A briga foi um festival de bestialidade humana e eu acho que se tivesse ouvindo isso tudo ia mandar um pitaco, pedindo para que as duas se calassem, pelo menos em respeito às crianças que tudo assistem e podem repetir mais tarde.
Viver fora do Brasil como vocês fizeram, ajuda em muito para alargar a mente quando se é jovem.
um abraço grande, carioca
Fora que qualquer tipo de discussão em alto som, pra quem quiser ouvir, seja lá porque for, já é o suficiente pra baixaria existir. Nenhuma das duas é fina, pode crer! rsrsr
Sempre tive empregada e sempre as tratei como igual, apenas ajudantes. Digo a elas que preciso delas e elas de mim. É um trabalho como outro qualquer, em sua dignidade.
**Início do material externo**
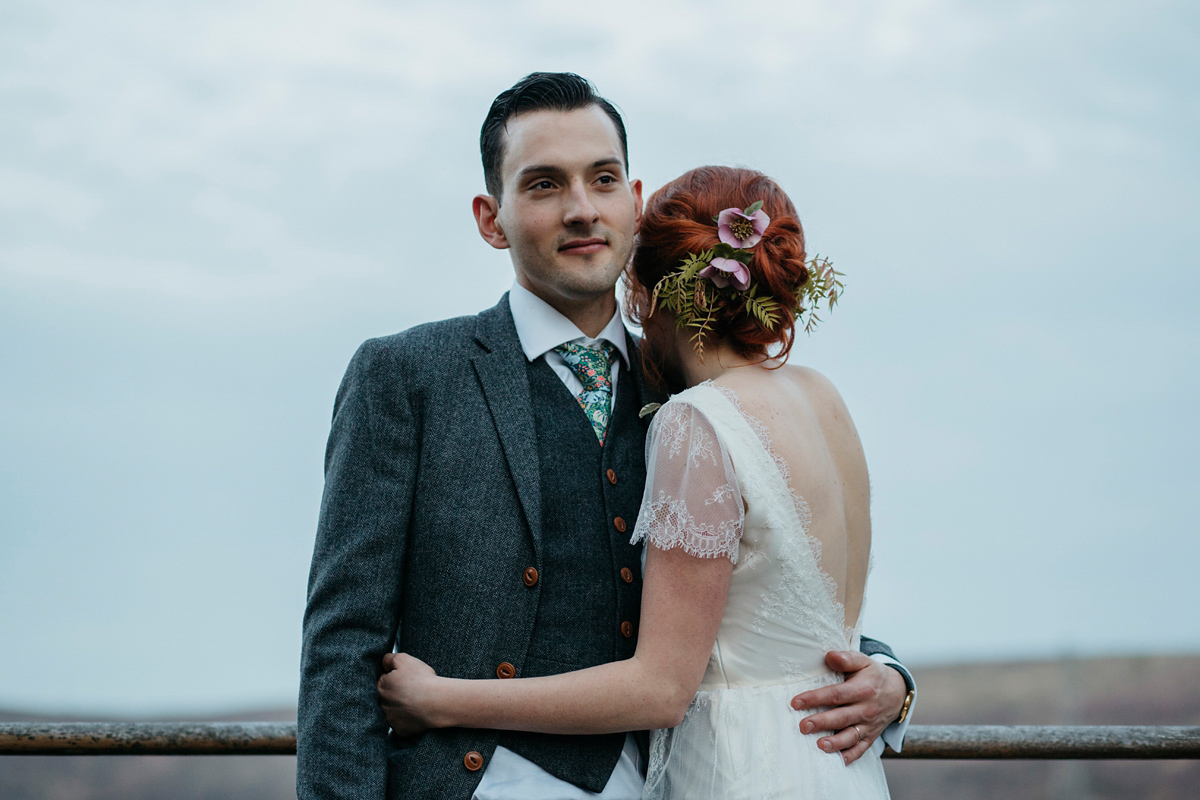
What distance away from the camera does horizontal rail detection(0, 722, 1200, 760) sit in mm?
2354

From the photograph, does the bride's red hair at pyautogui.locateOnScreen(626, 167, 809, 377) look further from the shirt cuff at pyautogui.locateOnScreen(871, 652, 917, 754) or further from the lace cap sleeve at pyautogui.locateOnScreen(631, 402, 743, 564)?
the shirt cuff at pyautogui.locateOnScreen(871, 652, 917, 754)

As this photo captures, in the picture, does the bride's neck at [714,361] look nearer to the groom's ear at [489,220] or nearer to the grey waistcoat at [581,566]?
the grey waistcoat at [581,566]

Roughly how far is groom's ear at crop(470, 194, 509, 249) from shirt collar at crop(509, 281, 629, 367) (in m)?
0.15

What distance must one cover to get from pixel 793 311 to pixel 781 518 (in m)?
0.48

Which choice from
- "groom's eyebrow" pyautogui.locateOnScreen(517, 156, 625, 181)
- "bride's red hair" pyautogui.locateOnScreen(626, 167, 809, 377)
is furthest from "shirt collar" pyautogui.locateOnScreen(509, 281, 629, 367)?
"groom's eyebrow" pyautogui.locateOnScreen(517, 156, 625, 181)

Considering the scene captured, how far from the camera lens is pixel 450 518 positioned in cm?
192

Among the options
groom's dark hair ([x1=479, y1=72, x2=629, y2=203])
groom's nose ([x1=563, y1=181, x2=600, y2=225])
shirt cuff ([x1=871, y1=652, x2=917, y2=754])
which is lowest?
shirt cuff ([x1=871, y1=652, x2=917, y2=754])

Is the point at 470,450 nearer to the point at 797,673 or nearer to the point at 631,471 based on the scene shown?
the point at 631,471

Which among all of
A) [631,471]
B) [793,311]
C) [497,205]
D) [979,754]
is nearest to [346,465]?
[631,471]

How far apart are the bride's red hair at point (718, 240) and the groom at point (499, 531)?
0.25 feet

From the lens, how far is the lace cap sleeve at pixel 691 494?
70.6 inches

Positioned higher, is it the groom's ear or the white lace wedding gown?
the groom's ear

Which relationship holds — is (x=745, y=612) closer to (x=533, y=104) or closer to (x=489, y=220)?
(x=489, y=220)

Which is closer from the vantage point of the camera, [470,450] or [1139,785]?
[470,450]
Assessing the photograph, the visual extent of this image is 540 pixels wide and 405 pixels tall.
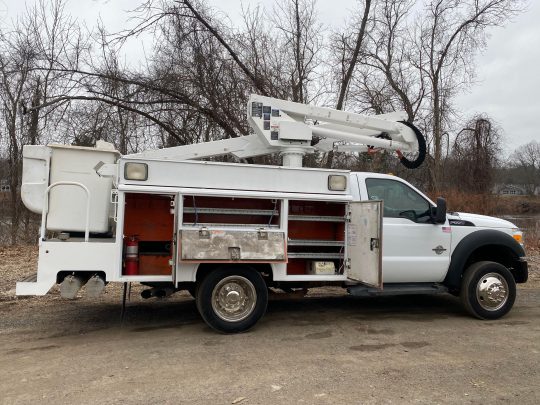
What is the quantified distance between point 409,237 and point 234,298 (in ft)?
8.50

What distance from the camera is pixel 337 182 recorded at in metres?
6.21

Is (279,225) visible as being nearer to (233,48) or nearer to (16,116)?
(233,48)

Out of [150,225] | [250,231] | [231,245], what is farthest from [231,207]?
[150,225]

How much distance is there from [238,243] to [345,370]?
1.90 metres

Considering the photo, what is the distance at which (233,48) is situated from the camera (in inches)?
552

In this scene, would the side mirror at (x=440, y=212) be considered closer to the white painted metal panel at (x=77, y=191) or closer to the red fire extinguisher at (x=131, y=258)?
the red fire extinguisher at (x=131, y=258)

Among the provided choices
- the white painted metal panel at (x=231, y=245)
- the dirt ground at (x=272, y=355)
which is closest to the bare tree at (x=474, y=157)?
the dirt ground at (x=272, y=355)

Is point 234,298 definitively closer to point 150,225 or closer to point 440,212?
point 150,225

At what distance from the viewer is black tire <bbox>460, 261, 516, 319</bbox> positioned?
261 inches

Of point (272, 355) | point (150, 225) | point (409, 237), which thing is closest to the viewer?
point (272, 355)

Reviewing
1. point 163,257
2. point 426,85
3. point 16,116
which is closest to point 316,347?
point 163,257

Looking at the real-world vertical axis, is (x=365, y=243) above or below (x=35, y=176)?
below

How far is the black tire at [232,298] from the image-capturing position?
18.7 ft

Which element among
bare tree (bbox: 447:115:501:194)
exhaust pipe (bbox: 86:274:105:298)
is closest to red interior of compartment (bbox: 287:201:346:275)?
exhaust pipe (bbox: 86:274:105:298)
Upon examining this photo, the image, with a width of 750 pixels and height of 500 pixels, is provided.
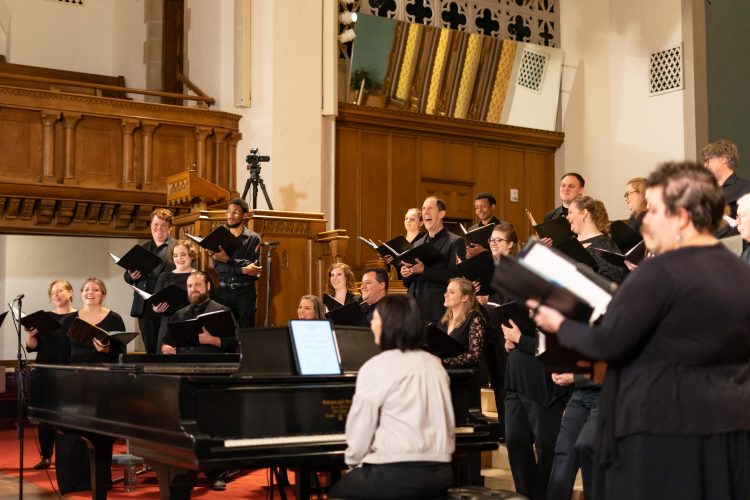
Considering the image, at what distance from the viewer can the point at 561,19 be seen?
1362 cm

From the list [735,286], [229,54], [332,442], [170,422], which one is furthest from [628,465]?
[229,54]

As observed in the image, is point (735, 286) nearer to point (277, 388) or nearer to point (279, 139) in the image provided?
point (277, 388)

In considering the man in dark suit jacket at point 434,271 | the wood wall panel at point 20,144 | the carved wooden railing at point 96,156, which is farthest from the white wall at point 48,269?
the man in dark suit jacket at point 434,271

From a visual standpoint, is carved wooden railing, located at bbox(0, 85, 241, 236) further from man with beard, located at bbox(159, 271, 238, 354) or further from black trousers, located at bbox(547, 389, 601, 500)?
black trousers, located at bbox(547, 389, 601, 500)

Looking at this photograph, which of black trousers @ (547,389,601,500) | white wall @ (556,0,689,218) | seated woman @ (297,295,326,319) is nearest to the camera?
black trousers @ (547,389,601,500)

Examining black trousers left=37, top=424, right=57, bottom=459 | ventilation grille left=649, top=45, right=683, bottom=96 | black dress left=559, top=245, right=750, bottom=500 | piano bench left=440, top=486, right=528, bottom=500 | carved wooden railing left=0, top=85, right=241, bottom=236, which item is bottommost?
black trousers left=37, top=424, right=57, bottom=459

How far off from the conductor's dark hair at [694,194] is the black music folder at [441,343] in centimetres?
235

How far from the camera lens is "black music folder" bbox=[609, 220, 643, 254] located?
6023 mm

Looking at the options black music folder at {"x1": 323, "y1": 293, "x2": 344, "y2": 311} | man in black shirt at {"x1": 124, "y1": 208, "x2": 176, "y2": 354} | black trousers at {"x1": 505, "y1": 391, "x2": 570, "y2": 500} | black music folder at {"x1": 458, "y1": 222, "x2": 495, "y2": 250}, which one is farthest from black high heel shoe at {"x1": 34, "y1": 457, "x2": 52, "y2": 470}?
black trousers at {"x1": 505, "y1": 391, "x2": 570, "y2": 500}

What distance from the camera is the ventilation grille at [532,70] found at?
43.5 feet

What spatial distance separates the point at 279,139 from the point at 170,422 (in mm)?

Aqui no Brasil ainda existem as domésticas por causa da diferença social, tão famosa.
Enfim, ter ou não ter domésticas gera sempre muita polêmica.
Beijos!
Gosto muito do seu blog e ao ler esse post me lembrei de uma conversa que ouvi numa sala de professores.
Sou professora e por acaso estava em uma enfadonha janela. Era intervalo dos alunos menores (1º ao 5º ano) e as professoras, que nesse caso merecem o epíteto desrespeitoso de tias, falavam de suas empregadas.
Falavam o quanto as suas empregadas eram desleixadas, que não aprendiam nada, que por mais que elas, que se consideravam como pessoas de classe superior, fizessem coisas para ajudá-las elas continuavam naquela vidinha relaxada...
Como professora de história parecia que eu estava viajando no tempo e ouvindo senhoras do século XIX reclamando de suas escravas...
Mas o pior foi concluir que elas eram professoras... não quero julgar, mas já o faço, que tipo de educação essas pessoas podem transmitir aos pequenos???
Acho que a verdadeira revolução vai além do material, há que se ter uma revolução das mentalidades.
Um grande beijo, continue sempre escrevendo.